US CPI came in higher than expected, at 5.4% per annum, consolidating at these elevated levels and challenging the Fed’s ‘transitory’ narrative. The news coming down the pipeline does not look good, with an energy crises that is hitting Europe, spreading globally and driving energy price rises and inflation, only adding to supply chain issues. This will put the pressure on the Federal reserve, who have forecast ‘tapering QE’, although the labour market remains weak and structurally disconnected in the USA. UK GDP was 6.9%, slightly better than expected, but lower than last month. The energy crises is hitting the UK hard and this number was post-economic reopening, but this does not include the growing energy challenges. UK Industrial and Manufacturing Production remained positive, but sharply lower than previous months.
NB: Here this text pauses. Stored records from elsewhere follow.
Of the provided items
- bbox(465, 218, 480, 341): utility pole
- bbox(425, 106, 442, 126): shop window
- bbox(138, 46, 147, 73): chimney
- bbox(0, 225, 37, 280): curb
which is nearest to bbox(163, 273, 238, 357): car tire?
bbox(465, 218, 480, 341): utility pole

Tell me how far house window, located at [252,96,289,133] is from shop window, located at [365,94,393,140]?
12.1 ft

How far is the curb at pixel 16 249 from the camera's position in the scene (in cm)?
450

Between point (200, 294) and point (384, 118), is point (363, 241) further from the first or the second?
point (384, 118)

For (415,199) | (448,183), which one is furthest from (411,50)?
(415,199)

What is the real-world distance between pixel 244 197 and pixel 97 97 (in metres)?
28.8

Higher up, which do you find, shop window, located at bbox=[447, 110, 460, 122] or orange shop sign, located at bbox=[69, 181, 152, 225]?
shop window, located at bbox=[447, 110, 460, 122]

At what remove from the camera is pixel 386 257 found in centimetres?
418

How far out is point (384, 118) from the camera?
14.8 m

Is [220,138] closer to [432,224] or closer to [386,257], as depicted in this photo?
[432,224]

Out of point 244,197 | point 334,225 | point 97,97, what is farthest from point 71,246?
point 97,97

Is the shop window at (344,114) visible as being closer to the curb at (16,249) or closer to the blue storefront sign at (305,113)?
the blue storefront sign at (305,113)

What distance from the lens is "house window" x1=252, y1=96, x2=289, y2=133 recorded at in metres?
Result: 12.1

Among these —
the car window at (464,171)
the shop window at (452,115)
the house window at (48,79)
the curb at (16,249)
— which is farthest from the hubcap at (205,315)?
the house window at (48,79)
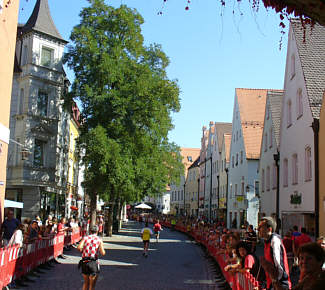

EU Industrial Production contracted for the month, as major industrial nations struggle through uncertain times. The EUR stabilised around 1.1550, while the GBP managed to push back above 1.3600.
China Trade data was steeply higher than expected, with exports spiking 28.1%, boosting commodity demand and associated currencies. The AUD jumped above 0.7350, while the NZD approached 0.6950, despite a shocking local Business Confidence number. NZ Business Confidence contracted to minus 8.6, not surprising considering the damaging and draconian lock-downs, imposed on the country. Australian markets are in the process of re-opening and are being boosted by the surge in energy prices, with coal prices literally off the charts! Green energy policies in Europe have been exasperated by the coming winter weather and show a sharp contrast between green ideology and the harsh reality of running an advanced industrial economy, heavily dependent on energy.
Markets will continue to focus on inflation and growth, although Australia will be keenly watching the latest employment numbers set to be released today.